Threshold-Dependent Dominance in Tail Risk Approximation — Replication

Replication package for:

Agbeyegbe, T. D. (2026). Threshold-Dependent Dominance in Tail Risk Approximation. Econometrics (MDPI), forthcoming. https://doi.org/10.3390/econometrics1010000

The paper compares the fourth-order Edgeworth expansion and the four-cumulant saddlepoint approximation for tail-risk measurement in rare-disaster and heavy-tailed financial settings. It derives a closed-form admissibility envelope for the fourth-order Edgeworth density in the (γ₁, γ₂) plane, shows that 87.5% of 648 calibrated rare-disaster moment configurations fall outside it, and documents that Edgeworth's mean Expected-Shortfall error rises from 6.20% inside the envelope to 47.04% outside it, while the saddlepoint error stays near 13.64%.

Running the notebook end-to-end reproduces every table (Tables 1–11), both manuscript figures, the three Supplementary Figures (S1–S3), and every headline statistic in the published version from a single deterministic pass.
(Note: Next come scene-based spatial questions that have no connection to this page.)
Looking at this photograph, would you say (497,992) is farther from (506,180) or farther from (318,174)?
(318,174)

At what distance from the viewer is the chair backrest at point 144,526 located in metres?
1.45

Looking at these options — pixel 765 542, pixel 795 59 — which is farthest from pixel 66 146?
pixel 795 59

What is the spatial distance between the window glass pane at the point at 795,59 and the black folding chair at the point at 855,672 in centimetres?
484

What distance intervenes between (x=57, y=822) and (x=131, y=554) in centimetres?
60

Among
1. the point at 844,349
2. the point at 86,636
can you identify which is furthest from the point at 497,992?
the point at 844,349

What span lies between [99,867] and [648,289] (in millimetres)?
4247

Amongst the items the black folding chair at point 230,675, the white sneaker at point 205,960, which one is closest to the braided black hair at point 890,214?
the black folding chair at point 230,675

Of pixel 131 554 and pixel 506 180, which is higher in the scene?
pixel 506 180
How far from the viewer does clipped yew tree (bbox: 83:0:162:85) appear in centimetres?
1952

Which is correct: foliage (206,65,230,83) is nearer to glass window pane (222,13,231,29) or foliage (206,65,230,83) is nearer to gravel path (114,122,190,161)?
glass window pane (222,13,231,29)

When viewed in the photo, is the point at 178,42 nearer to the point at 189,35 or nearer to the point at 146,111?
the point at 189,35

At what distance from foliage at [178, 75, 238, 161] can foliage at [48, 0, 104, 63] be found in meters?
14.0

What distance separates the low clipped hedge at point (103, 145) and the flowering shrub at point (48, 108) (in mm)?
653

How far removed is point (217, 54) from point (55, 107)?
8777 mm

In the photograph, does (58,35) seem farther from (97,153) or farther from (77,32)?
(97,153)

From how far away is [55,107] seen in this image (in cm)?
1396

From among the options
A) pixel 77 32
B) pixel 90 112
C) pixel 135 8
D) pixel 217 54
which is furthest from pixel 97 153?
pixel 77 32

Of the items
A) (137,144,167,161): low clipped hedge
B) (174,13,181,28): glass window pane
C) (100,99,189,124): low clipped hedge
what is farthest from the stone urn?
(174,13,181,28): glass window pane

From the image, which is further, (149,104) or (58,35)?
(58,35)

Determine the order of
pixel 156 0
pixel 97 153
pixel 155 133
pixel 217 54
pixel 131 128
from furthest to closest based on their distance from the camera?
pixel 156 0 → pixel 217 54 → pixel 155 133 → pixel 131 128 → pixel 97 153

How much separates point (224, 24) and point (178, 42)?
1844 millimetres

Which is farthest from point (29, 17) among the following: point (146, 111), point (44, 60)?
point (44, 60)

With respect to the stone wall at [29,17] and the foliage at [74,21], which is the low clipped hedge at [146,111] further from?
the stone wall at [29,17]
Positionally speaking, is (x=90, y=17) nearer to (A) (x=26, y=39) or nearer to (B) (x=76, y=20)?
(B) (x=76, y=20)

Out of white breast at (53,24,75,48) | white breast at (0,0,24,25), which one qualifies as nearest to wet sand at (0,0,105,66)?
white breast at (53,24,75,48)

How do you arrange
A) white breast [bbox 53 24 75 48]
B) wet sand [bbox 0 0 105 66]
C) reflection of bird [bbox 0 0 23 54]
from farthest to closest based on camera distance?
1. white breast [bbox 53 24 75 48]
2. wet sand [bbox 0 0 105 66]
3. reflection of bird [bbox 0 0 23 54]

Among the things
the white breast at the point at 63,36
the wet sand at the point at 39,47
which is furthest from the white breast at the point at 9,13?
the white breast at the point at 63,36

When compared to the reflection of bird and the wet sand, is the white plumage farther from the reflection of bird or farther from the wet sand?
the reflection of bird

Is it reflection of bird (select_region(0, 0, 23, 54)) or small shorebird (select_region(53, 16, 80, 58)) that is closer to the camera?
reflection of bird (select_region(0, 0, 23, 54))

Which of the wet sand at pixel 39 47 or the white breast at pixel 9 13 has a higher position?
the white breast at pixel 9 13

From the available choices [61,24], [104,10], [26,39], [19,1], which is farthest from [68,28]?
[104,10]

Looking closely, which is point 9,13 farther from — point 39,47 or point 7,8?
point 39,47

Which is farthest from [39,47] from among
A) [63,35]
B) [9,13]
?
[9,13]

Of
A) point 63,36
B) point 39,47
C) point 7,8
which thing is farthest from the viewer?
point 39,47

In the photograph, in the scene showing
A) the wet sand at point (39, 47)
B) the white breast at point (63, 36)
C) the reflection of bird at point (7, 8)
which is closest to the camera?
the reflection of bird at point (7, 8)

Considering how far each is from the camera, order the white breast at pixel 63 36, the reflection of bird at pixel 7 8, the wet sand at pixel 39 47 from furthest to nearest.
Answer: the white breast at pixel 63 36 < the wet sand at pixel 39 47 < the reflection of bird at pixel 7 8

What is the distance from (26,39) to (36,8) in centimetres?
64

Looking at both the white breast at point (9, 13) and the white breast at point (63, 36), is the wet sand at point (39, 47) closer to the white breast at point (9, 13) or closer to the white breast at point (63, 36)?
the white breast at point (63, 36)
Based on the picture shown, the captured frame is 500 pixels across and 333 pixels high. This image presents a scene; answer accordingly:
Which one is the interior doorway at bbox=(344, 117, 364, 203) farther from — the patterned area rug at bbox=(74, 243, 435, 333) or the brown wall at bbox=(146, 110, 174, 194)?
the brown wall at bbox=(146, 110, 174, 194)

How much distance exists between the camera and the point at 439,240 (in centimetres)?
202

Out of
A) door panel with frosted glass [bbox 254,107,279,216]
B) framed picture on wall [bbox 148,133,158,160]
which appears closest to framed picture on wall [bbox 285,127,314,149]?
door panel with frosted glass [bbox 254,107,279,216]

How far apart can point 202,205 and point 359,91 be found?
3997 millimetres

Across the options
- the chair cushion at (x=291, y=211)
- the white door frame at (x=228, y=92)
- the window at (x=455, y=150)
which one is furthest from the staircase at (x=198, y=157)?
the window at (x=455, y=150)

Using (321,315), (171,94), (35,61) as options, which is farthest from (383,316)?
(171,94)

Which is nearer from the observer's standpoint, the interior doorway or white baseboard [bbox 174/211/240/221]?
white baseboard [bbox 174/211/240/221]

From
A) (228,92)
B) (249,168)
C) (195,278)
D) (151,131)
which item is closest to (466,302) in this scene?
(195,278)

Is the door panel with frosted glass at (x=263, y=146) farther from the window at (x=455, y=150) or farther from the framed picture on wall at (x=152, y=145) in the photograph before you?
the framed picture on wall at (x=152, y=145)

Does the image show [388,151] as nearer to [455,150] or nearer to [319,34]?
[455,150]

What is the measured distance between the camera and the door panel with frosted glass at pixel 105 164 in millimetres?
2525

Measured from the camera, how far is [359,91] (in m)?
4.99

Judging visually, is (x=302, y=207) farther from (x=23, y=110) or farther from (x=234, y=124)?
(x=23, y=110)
Notebook table numbering matches the manuscript one-to-one.

Path	Purpose
`EdgeworthSaddlepoint_replication.ipynb`	Main notebook. Builds the 648-cell rare-disaster grid; derives the Edgeworth validity envelope in closed form (Proposition 1); computes Edgeworth and saddlepoint tail probabilities and Expected Shortfall; runs the Student-t / Hansen skewed-t / GED / two-sided-jump / generalised-hyperbolic robustness sweeps; classifies rolling empirical moments against the envelope; computes the per-ticker kurtosis-exceedance and plug-in exceedance-error tables; assembles the criterion-dominance summary; runs the Monte Carlo validation; and emits all tables and figures.
`sample_data/sp500_returns.csv`	Frozen daily log-return panel (percent) for the S&P 500 and the XLE / XLF / XLK / XLV sector ETFs, 1990–2026 (retrieved 8 May 2026). Used by the empirical-anchoring section. See `sample_data/README.md`.
`sample_data/fetch_data.py`	Provenance: (re)creates the panel from Yahoo Finance via `yfinance` (executed with yfinance 0.2.66). Not needed for replication — the frozen CSV ships with the repo.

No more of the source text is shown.